Parenting in Focus: Everyday math for preschoolers

Published 1:30 am Friday, February 20, 2026

By Cynthia Martin

Before your child enters kindergarten, she will likely already know a great deal about math. Many preschoolers can count to 10 or 20, recognize shapes such as circles, squares, rectangles, triangles, cubes, and even pyramids, and identify coins like pennies, nickels, dimes, and quarters. Concepts such as long and short, tall and small, light and heavy, more and less, wide and narrow often become familiar well before kindergarten.

As you raise your preschooler, you will also naturally talk about ideas like inside and outside, left and right, middle, above and below, and top and bottom. You may help her notice what is the same and what is different, or group objects by color or size. All of this is math.

The important thing is to talk about these ideas — but they don’t need to feel like lessons. They are simply part of everyday conversation. When you ask your child to hand you the toy on the left, that’s math. When you ask whether the big box or the small box holds more toys, that’s math. When you give her money to buy something, she is learning about value. When you ask her to put the cereal on the top shelf or the bottom shelf, she is learning mathematical language. You may not realize it, but you are already a very good math teacher.

The conversations you have with your child make her smarter in many ways — not just in math. She learns about stars when you point out the night sky. She learns about the world every time she asks a question and you take time to answer it. She learns about plants when you notice bulbs pushing up in the spring or buds forming on branches. She learns new words each time you talk with her or read a book together — especially when you ask questions about the story.

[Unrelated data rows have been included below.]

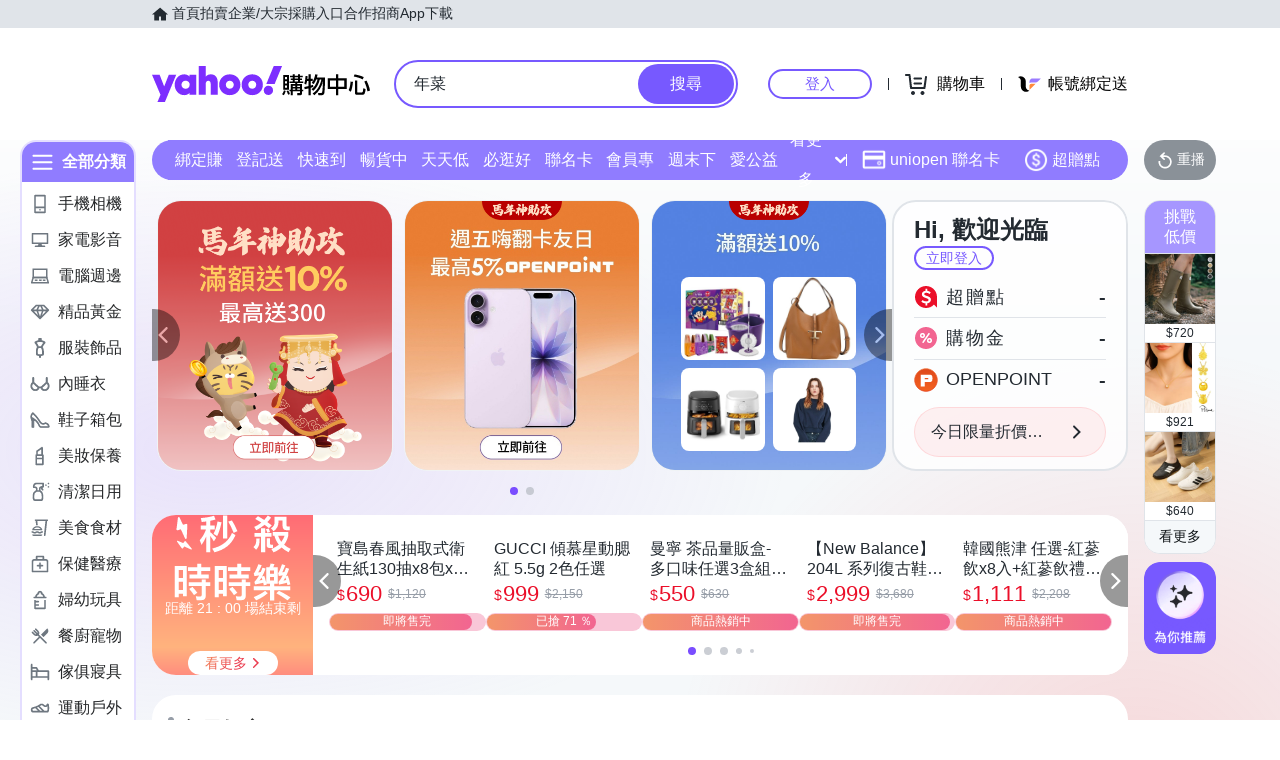

--- FILE ---
content_type: application/javascript; charset=utf-8
request_url: https://bw.scupio.com/ssp/initid.aspx?mode=L&cb=0.711228203583689&mid=0
body_size: 248
content:
cb({'id':'CGL20260131075700814269'});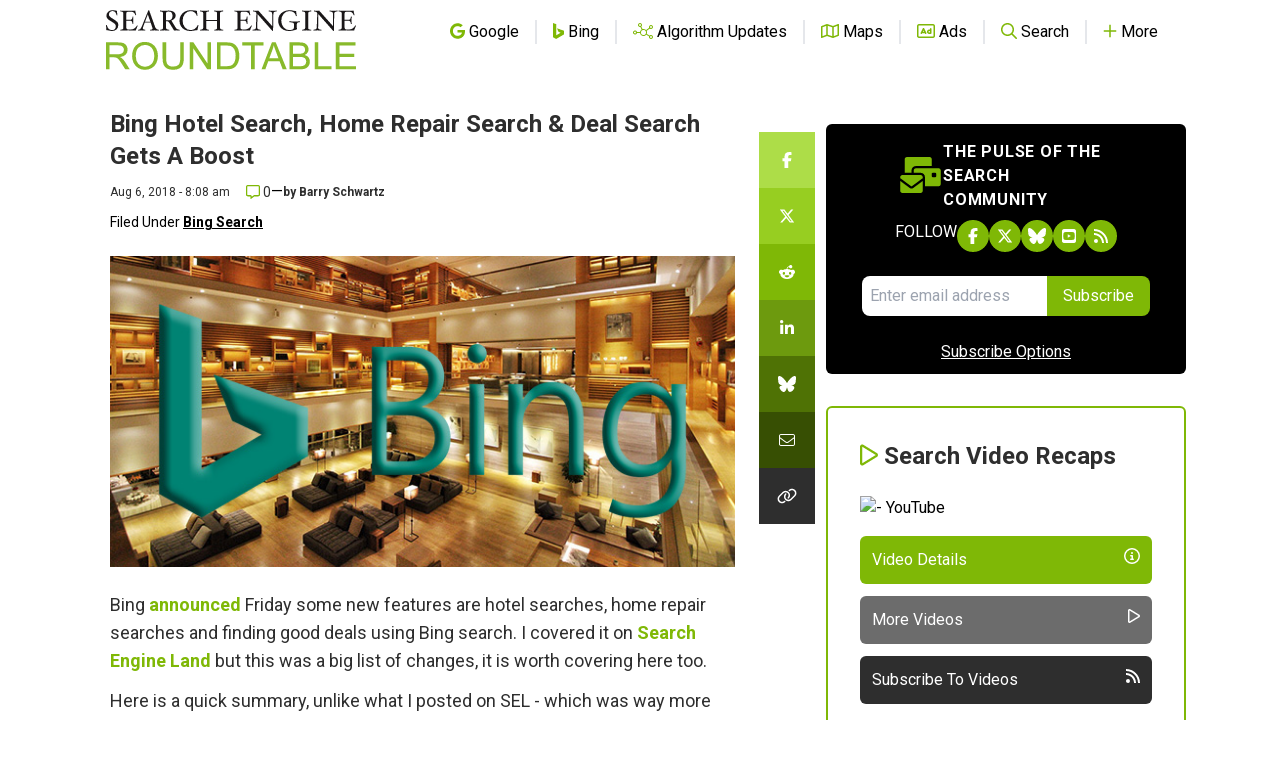

--- FILE ---
content_type: text/html; charset=utf-8
request_url: https://www.google.com/recaptcha/api2/aframe
body_size: 265
content:
<!DOCTYPE HTML><html><head><meta http-equiv="content-type" content="text/html; charset=UTF-8"></head><body><script nonce="FvL7eO9hc_alYlw2h6v3Sg">/** Anti-fraud and anti-abuse applications only. See google.com/recaptcha */ try{var clients={'sodar':'https://pagead2.googlesyndication.com/pagead/sodar?'};window.addEventListener("message",function(a){try{if(a.source===window.parent){var b=JSON.parse(a.data);var c=clients[b['id']];if(c){var d=document.createElement('img');d.src=c+b['params']+'&rc='+(localStorage.getItem("rc::a")?sessionStorage.getItem("rc::b"):"");window.document.body.appendChild(d);sessionStorage.setItem("rc::e",parseInt(sessionStorage.getItem("rc::e")||0)+1);localStorage.setItem("rc::h",'1766858558468');}}}catch(b){}});window.parent.postMessage("_grecaptcha_ready", "*");}catch(b){}</script></body></html>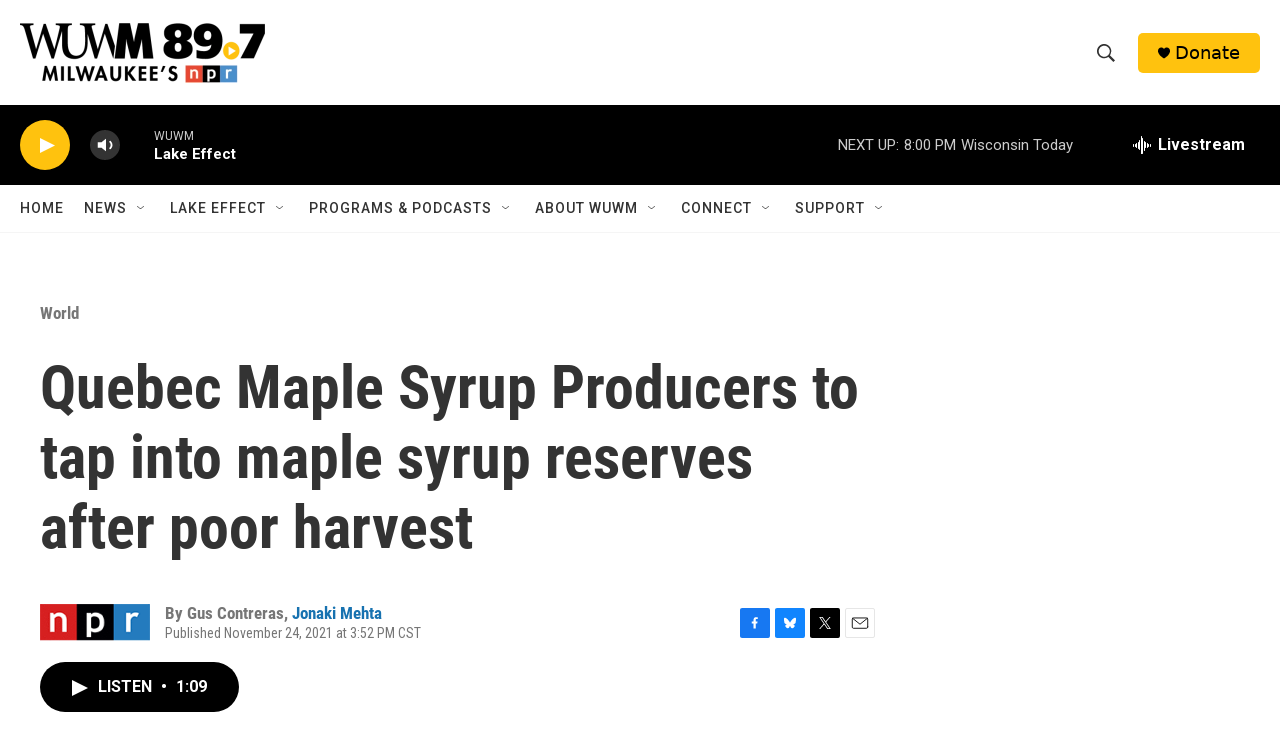

--- FILE ---
content_type: text/html; charset=utf-8
request_url: https://www.google.com/recaptcha/api2/aframe
body_size: 267
content:
<!DOCTYPE HTML><html><head><meta http-equiv="content-type" content="text/html; charset=UTF-8"></head><body><script nonce="HJAUA-yehflXeD5pqBhFDg">/** Anti-fraud and anti-abuse applications only. See google.com/recaptcha */ try{var clients={'sodar':'https://pagead2.googlesyndication.com/pagead/sodar?'};window.addEventListener("message",function(a){try{if(a.source===window.parent){var b=JSON.parse(a.data);var c=clients[b['id']];if(c){var d=document.createElement('img');d.src=c+b['params']+'&rc='+(localStorage.getItem("rc::a")?sessionStorage.getItem("rc::b"):"");window.document.body.appendChild(d);sessionStorage.setItem("rc::e",parseInt(sessionStorage.getItem("rc::e")||0)+1);localStorage.setItem("rc::h",'1769478050052');}}}catch(b){}});window.parent.postMessage("_grecaptcha_ready", "*");}catch(b){}</script></body></html>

She also learns manners when you gently guide her response to a gift from Grandma. These lessons come from everyday moments. There are even more opportunities when you visit places like the Makah Museum, the Feiro Marine Life Center, or the Dungeness River Nature Center. Children whose parents, grandparents, and neighbors take time to talk with them are given a powerful advantage. Imagine how much more ready they will be for school than a child who doesn’t have those experiences.

When we say that you are your child’s first teacher, we truly mean it.